PROBLEM DESCRIPTION
From the passage on segmentation algorithm performance below, extract the text from "On comparing the" up to and including "to other methods.".

DOCUMENT SECTION
(begin)

On comparing the FSIM values, which are given in Table 3 and Figure 9, it can be observed that WOA-DE-based method again outperforms the other methods. The feature similarity between the original image and the segmented image is considered in this experiment to verify the quality of segmented image comprehensively. The relevant results indicate that the proposed method has a strong feature preserving ability as compared to other methods.

6.7. Convergence Performance

In this section, the convergence performance of all algorithms is evaluated and discussed in details. In order to reflect the performance of WOA-DE more intuitively, the convergence curves of Kapur’s entropy function (for K = 12) are shown in Figure 10. Four different images are selected for testing, namely “Image1”, “Image4”, “Image7”, and “Image10”. It can be found that the proposed algorithm outperforms other algorithms in general. In other words, the WOA-DE-based method gives higher position curves using Kapur’s entropy technique.
As discussed above, the main drawbacks of the standard WOA are premature convergence and unbalanced exploration-exploitation, which are clearly reflected in the curves. For example, under the circumstance of “Image1” segmentation, the objective function value of WOA is almost never updated after 100 iterations, while the optimal value obtained is not the best. This phenomenon illustrates the premature convergence shortcoming of WOA. However, the proposed WOA-DE algorithm gives the highest objective function value under the premise of ensuring the convergence speed. In fact, the remarkable performance of the proposed algorithm is not only reflected in the segmentation task of “Image1”, but also in other images. The experimental results in this section indicate that WOA-DE algorithm can better balance the exploration and exploitation, and the complex image segmentation tasks are also competent.

(end)

SUPPLIED INFORMATION
(begin)

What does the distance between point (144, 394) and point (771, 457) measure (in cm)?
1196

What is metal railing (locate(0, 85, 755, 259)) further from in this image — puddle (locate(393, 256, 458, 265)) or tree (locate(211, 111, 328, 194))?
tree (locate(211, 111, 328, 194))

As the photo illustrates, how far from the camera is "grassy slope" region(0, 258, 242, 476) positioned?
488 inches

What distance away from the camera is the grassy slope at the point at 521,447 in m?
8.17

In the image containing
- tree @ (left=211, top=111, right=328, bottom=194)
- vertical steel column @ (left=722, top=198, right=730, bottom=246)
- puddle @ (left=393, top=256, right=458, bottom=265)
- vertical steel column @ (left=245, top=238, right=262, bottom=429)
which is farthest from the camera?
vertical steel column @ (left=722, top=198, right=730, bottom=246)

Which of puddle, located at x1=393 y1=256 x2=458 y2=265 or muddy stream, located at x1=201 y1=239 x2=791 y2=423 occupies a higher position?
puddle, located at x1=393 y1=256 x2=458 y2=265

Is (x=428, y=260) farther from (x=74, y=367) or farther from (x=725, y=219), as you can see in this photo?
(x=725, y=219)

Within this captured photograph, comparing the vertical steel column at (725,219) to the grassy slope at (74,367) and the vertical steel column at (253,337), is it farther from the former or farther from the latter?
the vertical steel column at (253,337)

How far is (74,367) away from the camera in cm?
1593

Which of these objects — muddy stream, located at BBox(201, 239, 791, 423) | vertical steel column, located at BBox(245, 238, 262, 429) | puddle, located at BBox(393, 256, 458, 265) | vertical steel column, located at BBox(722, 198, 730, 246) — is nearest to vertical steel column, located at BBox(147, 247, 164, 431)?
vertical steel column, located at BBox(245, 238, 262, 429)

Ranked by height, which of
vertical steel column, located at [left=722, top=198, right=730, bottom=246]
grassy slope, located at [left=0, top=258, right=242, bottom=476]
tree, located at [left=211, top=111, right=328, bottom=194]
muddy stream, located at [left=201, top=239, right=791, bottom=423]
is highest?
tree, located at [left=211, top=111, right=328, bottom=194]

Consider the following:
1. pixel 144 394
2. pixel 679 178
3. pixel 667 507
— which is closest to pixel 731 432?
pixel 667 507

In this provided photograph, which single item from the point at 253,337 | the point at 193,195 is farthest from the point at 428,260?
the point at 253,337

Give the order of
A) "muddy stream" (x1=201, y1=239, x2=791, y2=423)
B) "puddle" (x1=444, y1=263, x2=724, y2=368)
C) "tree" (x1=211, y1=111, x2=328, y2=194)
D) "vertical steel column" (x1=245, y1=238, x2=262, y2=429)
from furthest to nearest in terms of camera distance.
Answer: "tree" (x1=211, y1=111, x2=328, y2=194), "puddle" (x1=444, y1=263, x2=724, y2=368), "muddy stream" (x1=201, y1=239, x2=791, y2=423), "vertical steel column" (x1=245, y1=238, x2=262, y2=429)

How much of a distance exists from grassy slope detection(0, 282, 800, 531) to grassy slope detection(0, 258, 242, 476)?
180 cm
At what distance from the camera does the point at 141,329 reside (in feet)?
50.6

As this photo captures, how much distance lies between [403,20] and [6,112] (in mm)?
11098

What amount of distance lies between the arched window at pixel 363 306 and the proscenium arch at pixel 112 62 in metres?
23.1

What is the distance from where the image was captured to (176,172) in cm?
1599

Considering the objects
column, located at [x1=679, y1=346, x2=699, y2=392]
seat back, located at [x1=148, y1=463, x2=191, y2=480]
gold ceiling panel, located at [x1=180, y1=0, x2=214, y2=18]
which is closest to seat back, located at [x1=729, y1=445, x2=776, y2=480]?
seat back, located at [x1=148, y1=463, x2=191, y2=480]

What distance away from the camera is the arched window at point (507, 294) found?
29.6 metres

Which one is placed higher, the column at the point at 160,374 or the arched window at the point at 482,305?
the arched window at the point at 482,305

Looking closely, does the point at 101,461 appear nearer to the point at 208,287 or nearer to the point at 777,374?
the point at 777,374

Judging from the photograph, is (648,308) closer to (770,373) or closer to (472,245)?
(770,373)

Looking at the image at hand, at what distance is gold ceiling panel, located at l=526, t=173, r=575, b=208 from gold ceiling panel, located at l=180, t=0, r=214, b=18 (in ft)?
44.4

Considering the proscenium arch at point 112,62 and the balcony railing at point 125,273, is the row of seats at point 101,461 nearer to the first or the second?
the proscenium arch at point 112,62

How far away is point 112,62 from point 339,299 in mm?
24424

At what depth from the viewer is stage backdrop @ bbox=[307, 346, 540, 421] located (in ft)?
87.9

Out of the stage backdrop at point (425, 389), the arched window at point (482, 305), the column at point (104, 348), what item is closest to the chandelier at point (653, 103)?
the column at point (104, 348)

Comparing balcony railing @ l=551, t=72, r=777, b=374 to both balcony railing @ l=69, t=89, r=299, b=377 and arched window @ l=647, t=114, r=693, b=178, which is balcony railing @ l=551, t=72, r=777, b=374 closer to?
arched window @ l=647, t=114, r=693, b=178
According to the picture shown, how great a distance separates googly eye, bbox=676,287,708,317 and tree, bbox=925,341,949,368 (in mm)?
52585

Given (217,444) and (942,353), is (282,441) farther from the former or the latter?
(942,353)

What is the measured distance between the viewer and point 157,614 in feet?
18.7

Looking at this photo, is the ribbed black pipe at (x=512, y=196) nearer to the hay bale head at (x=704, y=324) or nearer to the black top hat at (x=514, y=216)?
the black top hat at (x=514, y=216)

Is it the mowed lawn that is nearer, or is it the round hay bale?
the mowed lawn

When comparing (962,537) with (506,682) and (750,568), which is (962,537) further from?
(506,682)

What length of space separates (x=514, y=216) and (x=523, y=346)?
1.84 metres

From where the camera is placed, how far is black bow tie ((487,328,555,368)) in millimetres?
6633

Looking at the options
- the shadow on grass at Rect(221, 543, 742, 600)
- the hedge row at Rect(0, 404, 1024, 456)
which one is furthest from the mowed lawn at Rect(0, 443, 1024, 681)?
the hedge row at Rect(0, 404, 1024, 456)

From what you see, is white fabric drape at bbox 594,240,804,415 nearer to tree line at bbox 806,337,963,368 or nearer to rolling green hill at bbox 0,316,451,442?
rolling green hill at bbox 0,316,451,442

(end)
(begin)

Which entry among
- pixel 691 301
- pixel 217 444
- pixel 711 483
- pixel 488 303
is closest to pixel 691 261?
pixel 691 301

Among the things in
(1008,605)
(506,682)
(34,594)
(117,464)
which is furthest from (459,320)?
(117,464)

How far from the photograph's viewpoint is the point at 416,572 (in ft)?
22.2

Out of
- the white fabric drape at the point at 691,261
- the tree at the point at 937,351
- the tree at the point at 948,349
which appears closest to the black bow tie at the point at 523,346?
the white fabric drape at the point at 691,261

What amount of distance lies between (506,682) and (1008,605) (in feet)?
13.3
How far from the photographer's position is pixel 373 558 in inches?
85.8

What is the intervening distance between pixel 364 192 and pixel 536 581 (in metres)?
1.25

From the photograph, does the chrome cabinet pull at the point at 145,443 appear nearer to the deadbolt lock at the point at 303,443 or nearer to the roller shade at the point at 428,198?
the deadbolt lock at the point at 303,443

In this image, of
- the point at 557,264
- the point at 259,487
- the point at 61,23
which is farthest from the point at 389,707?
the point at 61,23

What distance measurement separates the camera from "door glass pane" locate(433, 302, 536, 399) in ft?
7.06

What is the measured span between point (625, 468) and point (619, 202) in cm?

(end)
(begin)

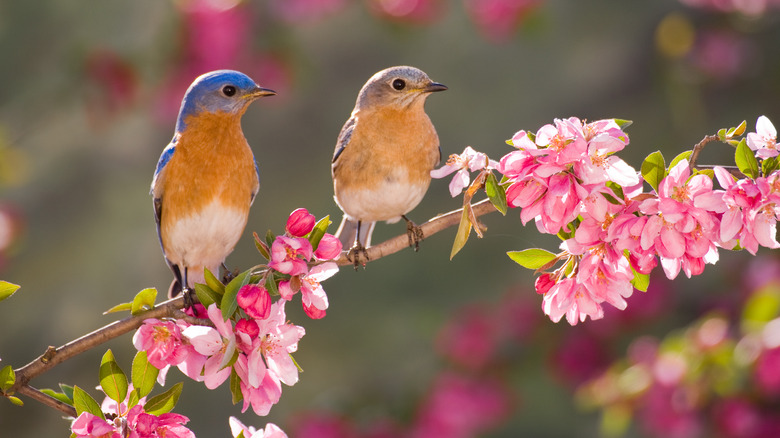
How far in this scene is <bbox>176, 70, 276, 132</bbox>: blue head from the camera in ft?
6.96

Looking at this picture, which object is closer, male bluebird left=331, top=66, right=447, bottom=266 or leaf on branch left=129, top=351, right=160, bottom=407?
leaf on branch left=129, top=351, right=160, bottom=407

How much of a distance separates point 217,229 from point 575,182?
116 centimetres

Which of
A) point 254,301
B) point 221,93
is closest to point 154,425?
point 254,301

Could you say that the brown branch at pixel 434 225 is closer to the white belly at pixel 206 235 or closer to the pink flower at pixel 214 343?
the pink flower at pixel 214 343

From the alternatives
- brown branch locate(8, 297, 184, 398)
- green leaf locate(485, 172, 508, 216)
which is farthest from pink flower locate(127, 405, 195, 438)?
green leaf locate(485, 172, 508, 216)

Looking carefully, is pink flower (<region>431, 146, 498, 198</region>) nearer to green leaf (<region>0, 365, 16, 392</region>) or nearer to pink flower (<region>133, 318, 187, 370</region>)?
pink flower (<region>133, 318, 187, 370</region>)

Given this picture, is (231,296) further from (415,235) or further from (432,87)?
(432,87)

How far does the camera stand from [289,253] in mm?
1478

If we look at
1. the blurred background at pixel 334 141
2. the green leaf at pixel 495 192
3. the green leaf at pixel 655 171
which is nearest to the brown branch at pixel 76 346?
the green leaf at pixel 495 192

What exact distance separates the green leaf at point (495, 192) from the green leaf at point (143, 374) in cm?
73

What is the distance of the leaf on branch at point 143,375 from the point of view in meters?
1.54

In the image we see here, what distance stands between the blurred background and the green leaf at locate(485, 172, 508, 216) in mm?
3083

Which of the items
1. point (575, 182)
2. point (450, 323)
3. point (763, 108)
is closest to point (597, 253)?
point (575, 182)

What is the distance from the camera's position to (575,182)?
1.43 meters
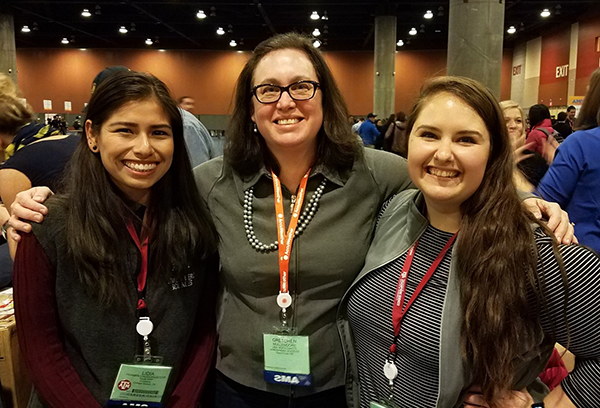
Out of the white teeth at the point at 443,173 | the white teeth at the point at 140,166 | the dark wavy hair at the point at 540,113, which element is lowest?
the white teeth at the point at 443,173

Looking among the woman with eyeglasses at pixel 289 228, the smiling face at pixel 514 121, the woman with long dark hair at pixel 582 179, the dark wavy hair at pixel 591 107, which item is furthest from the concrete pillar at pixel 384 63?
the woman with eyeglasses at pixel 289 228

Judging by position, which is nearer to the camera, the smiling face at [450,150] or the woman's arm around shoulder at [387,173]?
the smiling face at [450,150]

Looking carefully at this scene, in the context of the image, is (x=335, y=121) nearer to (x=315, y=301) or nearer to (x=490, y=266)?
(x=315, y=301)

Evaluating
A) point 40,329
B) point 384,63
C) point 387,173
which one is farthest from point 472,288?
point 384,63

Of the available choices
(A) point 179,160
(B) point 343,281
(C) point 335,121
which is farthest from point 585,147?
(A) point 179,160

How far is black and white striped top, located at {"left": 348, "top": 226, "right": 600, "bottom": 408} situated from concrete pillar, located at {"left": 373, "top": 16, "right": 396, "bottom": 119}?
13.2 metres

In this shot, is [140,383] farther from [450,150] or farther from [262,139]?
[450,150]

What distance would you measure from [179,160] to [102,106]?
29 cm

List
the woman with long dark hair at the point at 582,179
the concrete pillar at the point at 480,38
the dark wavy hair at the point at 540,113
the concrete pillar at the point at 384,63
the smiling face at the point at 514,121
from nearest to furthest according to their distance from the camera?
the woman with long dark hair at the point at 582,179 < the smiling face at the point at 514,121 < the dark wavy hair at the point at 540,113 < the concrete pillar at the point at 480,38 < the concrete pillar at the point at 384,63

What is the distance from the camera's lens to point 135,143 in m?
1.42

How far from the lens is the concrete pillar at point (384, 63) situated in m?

(end)

ANSWER TO THIS EXERCISE
On comparing the FSIM values, which are given in Table 3 and Figure 9, it can be observed that WOA-DE-based method again outperforms the other methods. The feature similarity between the original image and the segmented image is considered in this experiment to verify the quality of segmented image comprehensively. The relevant results indicate that the proposed method has a strong feature preserving ability as compared to other methods.